Years ago I discovered Thoreau’s philosophical piece, Walden, or Life in the Woods in a literature survey course. Mostly because of him, I’ve stopped wearing a watch. While that may be a different topic for another post, I had to mention it for the sheer humor of my response.
If you’ve ever spent time in the woods to reconnect with nature, you’ll understand the reason one would go there for self discovery. The sounds of nature calm us: birds singing, the rustle of leaves in the wind, small animals skittering across the ground. These woods are a place of silence with which to unwind from the stresses of the world. It’s an instant meditation in some cases. Your eyes and ears can seem to span miles. You breathe deeply and awaken your lungs. Smells of pine, grasses, perhaps a flower can bring your mind to a sense of inner peace so powerful you’ll wonder why you don’t return as often as you’d like.

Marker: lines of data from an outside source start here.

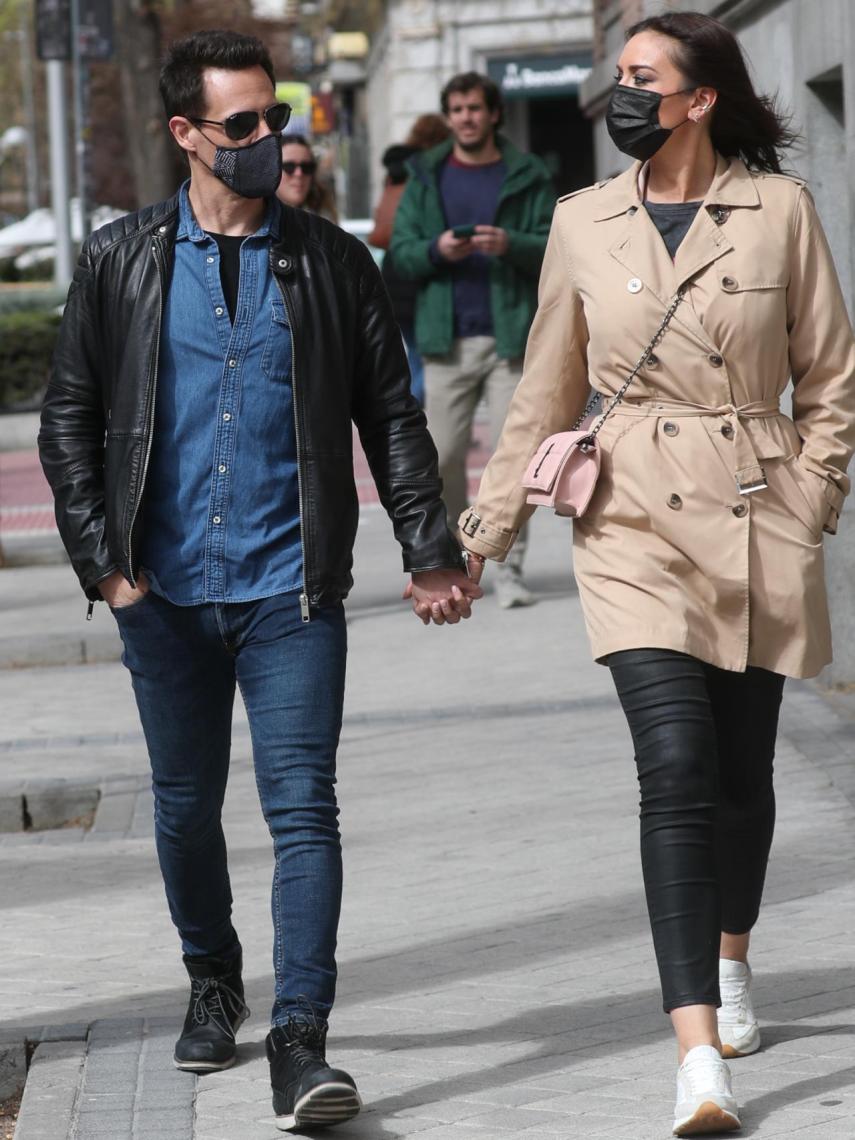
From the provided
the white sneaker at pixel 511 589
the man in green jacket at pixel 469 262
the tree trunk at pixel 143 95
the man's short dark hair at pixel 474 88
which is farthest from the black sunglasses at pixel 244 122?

While at Walden Pond, Thoreau paid close attention to the seasons, calculated the depths of the pond, and wrote about the wonders of that small space of the earth. Even though the book is written as if one year was spent, the duration was actually two years. Many of his recorded thoughts aim to teach us how to live as simply as possible, without the so-called luxuries that entrap us into thinking that without them we have no value. Now, I didn’t stop wearing my wrist watch because it represented a luxury, no. My reason is so much more in depth than that. You see, the train had made its way into Concord, Massachusetts at the time Thoreau was writing. It was the intrusion of the train that he wrote about. Yes, intrusion. Today we recognize the revolutionary advancements the train and tracks provided for our country. The transportation, the moving of goods, the letters it brought from afar allowed us more freedoms. Does it not seem odd that Henry would despise the train? At one point in the text, he exclaims that the daily routine had become obnoxious and irritating. Its sounds and entrances into town destroyed the serenity of the peace he had found in the nearby woods. The train had imposed such an unnatural rut in the fabric of the earth so timely one can set his watch by its arrival.
There it is, yes?
What is it we do by such rote that disturbs our inner peace?
What do we allow in our lives that keeps us from living simply? Is it a schedule that we feel we must keep to be popular? Soccer moms, how many activities are your children involved in? Do these activities obstruct a relaxed dinner time around the family table?
Shouldn’t relationships we build be more important than keeping up with preconceived notions of the possible grandeur of unnecessary things?
Think about the woods again. They thrive without man pushing his way through to be known to it.